Ciel, mes parents font l'amour ! Chaque enfant "comprend" à un moment donné, au seuil d'une porte fermée à clé ou en entendant des secrets d'alcôve, que ses chers et tendres parents aiment roucouler dans un lit. Il saisit aussi, par la force des choses, que non, il n'est pas né dans un chou, dans une rose ou par la grâce d'une cigogne, et perd au passage un peu de son innocence. 


Mais souvent, ce que l'enfant "imagine sans voir" devient un immense mystère. "Il y a beaucoup de secrets et de cachotteries de la part des adultes sur ces questions, de rougissements de peau quand une question indiscrète intimide. Et ça, les enfants le perçoivent très bien", souligne auprès de LCI Samuel Comblez, psychologue de l'enfance et de l'adolescence. 

Les enfants n’ont pas envie d’imaginer que leurs parents ont une relation aussi physique, aussi sauvage, aussi corporelleSamuel Comblez, psychologue

En grandissant, l'enfant acquiert cette idée que la sexualité fait partie de la sphère intime de ses parents, qu'elle ne regarde qu'eux. Mais pourquoi cette intimité continue-t-elle malgré tout de le gêner ? Pourquoi l'image des parents se retrouve-t-elle soudain écornée à ses yeux ? "Tant que l'enfant n’a pas la réponse exacte, son imaginaire travaille et, soudain, en devenant le témoin involontaire de ces rapports intimes entre adultes parsemés de cris et autres gémissements, il se sait né du rapprochement physique entre deux personnes qui se trouvent être ses parents, explique Samuel Comblez. Or, pour lui, ses parents ne sont pas des animaux, et comme cela ne correspond pas à son schéma de pensée, cet embarras peut s'imposer chez lui comme une forme de protection." Le sexologue Patrick Papazian évoque, lui, la théorie freudienne "qui renvoie à la scène primitive ou originaire, la scène impossible à fantasmer pour l’enfant de sa conception, du rapport sexuel entre ses parents qui lui a donné vie." 

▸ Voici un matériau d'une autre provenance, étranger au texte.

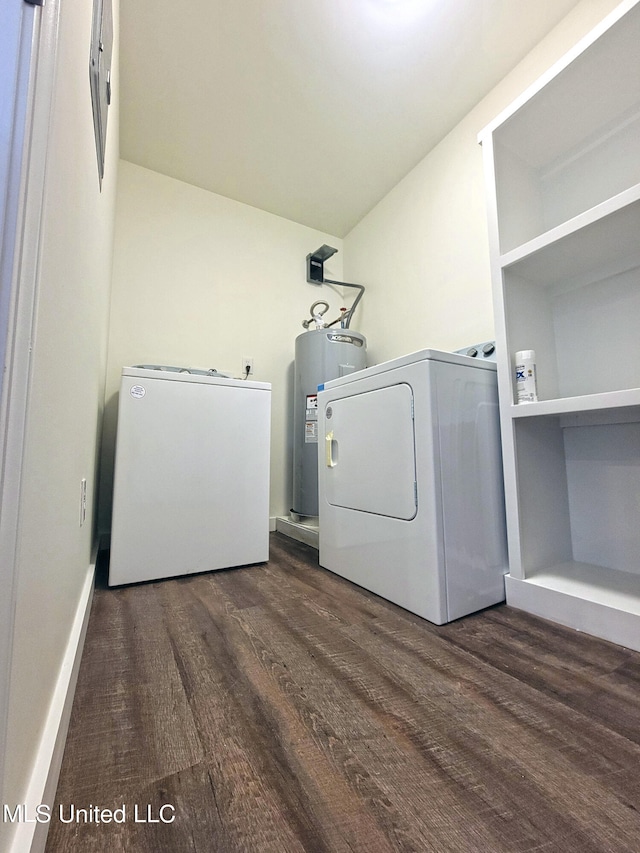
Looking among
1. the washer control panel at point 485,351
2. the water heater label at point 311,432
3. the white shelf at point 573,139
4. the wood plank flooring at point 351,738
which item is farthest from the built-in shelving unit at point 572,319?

D'autres formes d'embarras

D'autres raisons peuvent expliquer ce "trouble" chez l'enfant, notamment la conscience qu'une autre forme d'amour existe sans lui : "Le tout-petit imagine durablement que ses parents sont uniquement tournés vers lui et ne peuvent se satisfaire d’aucune autre forme d'amour. La conscience d'une sexualité donne soudain à réaliser que ses parents forment un couple et qu'il n'est pas leur seul et unique amour", relève Samuel Comblez.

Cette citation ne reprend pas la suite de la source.